**ABOUT THIS TASK:** From the listing below, copy only the lines running from the line that contains "Our creative team" to the line that contains "Либерализм – политическое", both included.
══ INFORMATION
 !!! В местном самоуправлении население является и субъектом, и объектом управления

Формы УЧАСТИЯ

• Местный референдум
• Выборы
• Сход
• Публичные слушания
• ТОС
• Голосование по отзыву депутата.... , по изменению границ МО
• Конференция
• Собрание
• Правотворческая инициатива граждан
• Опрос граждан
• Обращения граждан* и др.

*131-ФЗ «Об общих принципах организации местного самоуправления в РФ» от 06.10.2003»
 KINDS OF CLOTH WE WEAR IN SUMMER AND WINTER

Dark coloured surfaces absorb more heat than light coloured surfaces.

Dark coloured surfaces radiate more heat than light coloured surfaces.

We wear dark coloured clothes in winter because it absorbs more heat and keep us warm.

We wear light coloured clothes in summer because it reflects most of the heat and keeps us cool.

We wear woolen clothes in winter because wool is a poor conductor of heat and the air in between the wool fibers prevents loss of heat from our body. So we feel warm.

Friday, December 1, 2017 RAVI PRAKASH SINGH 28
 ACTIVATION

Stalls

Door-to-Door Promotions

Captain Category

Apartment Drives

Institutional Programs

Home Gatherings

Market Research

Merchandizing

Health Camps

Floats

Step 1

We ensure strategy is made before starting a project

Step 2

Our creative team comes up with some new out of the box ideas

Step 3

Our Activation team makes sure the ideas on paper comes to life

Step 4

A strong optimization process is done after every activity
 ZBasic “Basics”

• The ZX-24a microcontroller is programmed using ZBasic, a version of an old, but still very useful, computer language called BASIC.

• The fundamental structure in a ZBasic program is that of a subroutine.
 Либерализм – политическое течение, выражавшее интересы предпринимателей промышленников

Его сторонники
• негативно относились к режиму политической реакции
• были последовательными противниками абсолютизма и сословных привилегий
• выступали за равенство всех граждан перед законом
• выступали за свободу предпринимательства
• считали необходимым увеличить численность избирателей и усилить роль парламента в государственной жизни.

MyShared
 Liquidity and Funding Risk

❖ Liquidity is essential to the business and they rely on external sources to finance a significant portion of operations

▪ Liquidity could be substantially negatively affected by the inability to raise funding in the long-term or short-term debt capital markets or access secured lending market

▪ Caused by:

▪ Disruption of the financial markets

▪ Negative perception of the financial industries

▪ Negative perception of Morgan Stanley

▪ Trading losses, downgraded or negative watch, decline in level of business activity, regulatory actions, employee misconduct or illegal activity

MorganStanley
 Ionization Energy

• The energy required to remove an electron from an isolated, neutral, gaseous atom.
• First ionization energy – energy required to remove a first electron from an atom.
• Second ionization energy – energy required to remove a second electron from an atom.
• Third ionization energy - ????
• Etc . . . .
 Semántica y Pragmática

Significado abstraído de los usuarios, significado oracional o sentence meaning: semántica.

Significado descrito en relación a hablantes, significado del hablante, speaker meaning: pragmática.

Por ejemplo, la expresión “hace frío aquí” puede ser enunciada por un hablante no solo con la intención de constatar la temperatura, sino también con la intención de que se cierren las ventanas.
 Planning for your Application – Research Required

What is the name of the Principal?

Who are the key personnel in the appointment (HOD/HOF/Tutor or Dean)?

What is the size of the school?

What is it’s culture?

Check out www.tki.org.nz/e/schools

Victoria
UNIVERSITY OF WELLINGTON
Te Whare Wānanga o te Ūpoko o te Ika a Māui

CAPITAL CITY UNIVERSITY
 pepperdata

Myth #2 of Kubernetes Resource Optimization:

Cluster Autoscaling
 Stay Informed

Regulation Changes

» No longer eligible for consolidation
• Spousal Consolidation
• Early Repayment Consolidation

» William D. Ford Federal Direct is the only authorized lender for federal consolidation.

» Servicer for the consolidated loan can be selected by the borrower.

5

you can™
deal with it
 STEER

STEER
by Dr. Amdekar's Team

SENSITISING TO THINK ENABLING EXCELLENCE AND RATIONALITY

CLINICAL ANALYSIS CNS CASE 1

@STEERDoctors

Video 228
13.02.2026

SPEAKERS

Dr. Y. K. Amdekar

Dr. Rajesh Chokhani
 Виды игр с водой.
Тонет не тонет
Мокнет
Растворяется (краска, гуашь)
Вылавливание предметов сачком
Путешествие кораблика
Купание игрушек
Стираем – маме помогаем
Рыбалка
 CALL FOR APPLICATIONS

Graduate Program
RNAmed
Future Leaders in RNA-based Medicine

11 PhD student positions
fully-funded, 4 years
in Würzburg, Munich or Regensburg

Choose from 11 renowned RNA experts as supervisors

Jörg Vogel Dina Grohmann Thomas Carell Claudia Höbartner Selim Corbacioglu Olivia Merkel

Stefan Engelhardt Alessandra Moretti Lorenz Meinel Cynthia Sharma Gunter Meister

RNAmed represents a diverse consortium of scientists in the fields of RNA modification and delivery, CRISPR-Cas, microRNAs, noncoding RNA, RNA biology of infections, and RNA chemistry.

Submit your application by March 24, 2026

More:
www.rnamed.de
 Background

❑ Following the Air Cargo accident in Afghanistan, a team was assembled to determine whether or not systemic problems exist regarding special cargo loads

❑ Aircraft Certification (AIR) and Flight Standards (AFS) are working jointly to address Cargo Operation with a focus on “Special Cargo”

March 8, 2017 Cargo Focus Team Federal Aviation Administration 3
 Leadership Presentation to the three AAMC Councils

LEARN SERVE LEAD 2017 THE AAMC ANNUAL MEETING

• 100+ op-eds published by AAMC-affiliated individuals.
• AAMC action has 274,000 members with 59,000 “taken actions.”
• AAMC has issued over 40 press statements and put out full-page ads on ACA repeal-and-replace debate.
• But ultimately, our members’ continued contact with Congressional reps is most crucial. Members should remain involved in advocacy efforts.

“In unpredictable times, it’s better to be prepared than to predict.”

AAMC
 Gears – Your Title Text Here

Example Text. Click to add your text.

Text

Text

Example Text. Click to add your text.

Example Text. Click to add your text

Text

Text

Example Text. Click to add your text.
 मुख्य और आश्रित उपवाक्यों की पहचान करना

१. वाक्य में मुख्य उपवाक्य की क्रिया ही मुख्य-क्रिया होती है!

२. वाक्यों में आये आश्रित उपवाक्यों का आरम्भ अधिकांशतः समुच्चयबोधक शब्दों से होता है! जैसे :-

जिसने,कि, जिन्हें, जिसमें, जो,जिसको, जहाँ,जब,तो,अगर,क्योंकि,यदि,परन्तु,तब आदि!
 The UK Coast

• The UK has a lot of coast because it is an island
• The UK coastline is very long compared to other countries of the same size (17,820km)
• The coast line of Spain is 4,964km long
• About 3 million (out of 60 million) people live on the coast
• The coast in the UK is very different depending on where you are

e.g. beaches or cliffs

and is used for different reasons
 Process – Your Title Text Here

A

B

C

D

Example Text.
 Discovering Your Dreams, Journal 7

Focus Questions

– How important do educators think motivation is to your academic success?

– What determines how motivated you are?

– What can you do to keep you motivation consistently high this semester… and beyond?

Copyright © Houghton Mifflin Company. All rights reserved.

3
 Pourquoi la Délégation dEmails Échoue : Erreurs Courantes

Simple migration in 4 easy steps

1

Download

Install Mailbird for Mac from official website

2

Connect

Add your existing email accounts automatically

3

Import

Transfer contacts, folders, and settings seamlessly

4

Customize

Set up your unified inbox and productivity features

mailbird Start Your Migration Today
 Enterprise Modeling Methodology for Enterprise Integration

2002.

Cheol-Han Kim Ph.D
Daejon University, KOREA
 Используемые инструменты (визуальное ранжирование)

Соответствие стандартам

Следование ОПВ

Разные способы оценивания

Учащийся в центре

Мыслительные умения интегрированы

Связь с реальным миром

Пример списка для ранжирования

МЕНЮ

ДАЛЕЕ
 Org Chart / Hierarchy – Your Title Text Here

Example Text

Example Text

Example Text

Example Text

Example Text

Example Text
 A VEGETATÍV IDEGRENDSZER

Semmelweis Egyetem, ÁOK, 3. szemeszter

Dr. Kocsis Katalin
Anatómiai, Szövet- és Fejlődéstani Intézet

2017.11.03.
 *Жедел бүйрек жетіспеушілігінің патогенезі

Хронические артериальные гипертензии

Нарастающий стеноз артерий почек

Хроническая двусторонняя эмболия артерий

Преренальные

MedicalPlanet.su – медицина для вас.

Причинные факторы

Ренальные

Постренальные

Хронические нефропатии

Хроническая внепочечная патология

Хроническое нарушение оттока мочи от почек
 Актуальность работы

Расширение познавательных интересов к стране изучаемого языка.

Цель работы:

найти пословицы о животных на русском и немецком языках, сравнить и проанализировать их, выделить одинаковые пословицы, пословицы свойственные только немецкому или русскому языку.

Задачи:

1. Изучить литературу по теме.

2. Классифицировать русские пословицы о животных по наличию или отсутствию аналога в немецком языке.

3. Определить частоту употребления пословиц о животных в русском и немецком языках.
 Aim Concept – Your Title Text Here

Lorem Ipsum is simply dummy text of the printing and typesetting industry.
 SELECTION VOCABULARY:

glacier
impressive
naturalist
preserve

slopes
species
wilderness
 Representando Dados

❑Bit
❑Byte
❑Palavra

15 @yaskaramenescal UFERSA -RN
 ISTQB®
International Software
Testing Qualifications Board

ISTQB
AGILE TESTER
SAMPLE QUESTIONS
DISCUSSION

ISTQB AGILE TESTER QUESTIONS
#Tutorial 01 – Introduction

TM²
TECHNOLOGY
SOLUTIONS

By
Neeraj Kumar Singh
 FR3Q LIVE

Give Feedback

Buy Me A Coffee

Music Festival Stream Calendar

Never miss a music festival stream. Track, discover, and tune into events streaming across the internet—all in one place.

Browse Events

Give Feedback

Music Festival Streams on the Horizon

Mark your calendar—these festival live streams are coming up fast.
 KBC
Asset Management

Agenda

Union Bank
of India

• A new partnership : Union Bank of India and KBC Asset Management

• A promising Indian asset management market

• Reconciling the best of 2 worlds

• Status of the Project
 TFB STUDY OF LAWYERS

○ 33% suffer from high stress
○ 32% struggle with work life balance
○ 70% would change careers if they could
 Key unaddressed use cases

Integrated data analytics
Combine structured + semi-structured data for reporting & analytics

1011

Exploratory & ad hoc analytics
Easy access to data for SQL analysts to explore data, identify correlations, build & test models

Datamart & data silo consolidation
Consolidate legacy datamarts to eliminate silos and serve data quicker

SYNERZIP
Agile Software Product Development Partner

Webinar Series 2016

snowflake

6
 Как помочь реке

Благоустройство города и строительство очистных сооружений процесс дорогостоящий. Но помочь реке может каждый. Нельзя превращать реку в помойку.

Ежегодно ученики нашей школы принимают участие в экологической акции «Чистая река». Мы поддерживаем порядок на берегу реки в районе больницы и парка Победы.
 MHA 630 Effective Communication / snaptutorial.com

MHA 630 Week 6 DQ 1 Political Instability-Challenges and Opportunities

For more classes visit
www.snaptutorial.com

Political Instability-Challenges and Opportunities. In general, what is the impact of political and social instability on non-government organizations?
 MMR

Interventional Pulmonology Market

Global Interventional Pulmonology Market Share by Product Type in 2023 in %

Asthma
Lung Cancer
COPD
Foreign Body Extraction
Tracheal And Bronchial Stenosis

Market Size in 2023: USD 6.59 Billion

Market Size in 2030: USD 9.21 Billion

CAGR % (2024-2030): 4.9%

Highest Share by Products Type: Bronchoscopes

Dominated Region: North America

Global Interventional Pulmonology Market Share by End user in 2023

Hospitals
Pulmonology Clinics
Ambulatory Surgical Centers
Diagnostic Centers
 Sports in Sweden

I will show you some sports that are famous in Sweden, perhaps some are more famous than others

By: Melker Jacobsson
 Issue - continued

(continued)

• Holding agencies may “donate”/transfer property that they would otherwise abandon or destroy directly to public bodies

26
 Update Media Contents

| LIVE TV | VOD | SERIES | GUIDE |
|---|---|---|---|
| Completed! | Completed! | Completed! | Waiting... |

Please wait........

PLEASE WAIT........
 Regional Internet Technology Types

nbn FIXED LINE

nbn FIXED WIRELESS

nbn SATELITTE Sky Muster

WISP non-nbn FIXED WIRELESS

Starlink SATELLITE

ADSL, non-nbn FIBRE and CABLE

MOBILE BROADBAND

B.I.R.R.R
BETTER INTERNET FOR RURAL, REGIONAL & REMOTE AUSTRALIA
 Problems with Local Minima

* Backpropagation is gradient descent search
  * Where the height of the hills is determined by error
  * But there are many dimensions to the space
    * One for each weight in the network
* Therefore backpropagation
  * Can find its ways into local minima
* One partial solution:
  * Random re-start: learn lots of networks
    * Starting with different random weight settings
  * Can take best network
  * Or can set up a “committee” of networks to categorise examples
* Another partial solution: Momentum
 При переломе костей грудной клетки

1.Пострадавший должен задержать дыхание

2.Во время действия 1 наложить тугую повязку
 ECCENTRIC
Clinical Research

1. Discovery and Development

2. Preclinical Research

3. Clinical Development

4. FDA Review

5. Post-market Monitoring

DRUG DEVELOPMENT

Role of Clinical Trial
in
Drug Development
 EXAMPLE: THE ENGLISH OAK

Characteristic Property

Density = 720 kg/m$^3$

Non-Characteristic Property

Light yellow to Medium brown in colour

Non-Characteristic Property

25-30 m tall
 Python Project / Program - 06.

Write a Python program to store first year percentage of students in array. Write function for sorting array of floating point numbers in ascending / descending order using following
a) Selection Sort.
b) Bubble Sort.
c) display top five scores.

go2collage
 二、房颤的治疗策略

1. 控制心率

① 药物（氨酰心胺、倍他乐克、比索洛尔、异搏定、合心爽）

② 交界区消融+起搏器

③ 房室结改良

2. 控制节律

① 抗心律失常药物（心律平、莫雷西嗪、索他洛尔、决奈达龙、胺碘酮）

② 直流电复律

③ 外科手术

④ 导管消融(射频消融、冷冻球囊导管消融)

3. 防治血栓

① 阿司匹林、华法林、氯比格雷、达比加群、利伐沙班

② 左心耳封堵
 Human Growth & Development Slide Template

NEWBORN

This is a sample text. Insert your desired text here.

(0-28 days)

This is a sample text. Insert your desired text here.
════
**WORKED SOLUTION:**
Our creative team comes up with some new out of the box ideas

Step 3

Our Activation team makes sure the ideas on paper comes to life

Step 4

A strong optimization process is done after every activity
 ZBasic “Basics”

• The ZX-24a microcontroller is programmed using ZBasic, a version of an old, but still very useful, computer language called BASIC.

• The fundamental structure in a ZBasic program is that of a subroutine.
 Либерализм – политическое течение, выражавшее интересы предпринимателей промышленников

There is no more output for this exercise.